Mazen Issa, Senior FX Strategist at TDS, suggests that with USDJPY having crossed the key psychological level of 110, the question at this juncture is whether this lift-off is for real.
Key Quotes
“The next major reassessment level is 112.50 (~50% Fibo level from the June 2015 cyclical highs) but we think the rally looks increasingly tired from here, which in part has been exacerbated by a robust short cover. There are several reasons to believe that this move is vulnerable to a pullback.”
“We believe that the BoJ’s yield curve control makes USDJPY more levered to a moderate pick-up in global growth and inflation expectations as rate spreads become more onesided. So, it is no surprise that USDJPY has responded in kind to a sharp sell-off in USTs even though details of Trump’s pro-growth fiscal policies have been sparse. This leads us to believe there is some irrational exuberance in the market in such a short period of time. Our rates strategists expect yields to remain elevated next year, but we caution that the speed of the move could reintroduce concerns from a financial conditions perspective or real economy risks. We are watching 10y real yields as a signpost of the latter risk.”
“Speculation has grown that the Fed may have to tighten faster. We caution in extrapolating this narrative; the move in front-end expectations should be viewed as the market recalibrating from too benign of a policy path and towards the Fed’s median 2017 dot-plot of 2 hikes rather than requiring more. Indeed, the Z6/Z7 spread has coalesced to this view.”
“There are a litany of upcoming event risks that could upset the apple cart, leaving USDJPY pullback risk. These include: the Italian referendum (Dec 4), UK Supreme Court ruling on Brexit (Dec 3-4), ECB meeting and a possible taper (Dec 8). The combination of a triple bottom followed by a break of trend-line resistance on 4 Oct (established from the 29 Jan highs) and break of 107.50 (21 July high) however, strongly signal that USDJPY has put in good work that a base is in.”

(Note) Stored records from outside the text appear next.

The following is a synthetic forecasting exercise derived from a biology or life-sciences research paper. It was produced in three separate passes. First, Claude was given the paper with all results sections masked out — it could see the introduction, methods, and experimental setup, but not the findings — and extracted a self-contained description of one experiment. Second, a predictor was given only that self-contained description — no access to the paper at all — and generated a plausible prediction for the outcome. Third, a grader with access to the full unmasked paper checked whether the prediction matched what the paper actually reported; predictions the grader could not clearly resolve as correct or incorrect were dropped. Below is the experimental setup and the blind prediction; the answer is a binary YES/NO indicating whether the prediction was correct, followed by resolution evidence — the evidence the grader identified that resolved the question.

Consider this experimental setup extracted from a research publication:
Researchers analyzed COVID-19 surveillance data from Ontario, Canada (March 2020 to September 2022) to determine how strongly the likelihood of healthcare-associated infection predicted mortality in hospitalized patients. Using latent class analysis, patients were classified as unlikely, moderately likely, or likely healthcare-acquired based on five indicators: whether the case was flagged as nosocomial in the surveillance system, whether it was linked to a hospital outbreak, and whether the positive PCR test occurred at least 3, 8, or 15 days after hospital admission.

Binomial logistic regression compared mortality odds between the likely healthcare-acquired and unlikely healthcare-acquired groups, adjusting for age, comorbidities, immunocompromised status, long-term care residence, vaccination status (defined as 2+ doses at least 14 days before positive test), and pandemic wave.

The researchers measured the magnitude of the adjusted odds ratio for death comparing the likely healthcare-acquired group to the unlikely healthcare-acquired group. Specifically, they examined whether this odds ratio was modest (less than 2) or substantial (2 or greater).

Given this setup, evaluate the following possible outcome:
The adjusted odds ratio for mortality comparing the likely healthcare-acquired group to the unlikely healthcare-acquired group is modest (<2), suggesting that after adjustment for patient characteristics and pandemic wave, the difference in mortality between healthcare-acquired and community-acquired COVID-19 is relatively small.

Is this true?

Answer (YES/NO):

“USDJPY buying has largely occurred during the NY and London sessions, but mixed during Asia. Japan runs one of the worlds largest net IIP positions. Until the domestic investor becomes more actively involved, the USDJPY rally may lack sustainability. Rolling 3m hedging costs of swapping USD denominated fixed income to JPY continue to rise and could indicate that a sizable portion of domestic outflows, once deployed, could be unhedged. Once this occurs, our conviction in USDJPY topside would strengthen.”
“A retracement to 107.50 would be our first reassessment level to consider strategic longs, with our conviction strengthening on a move towards 105.55.”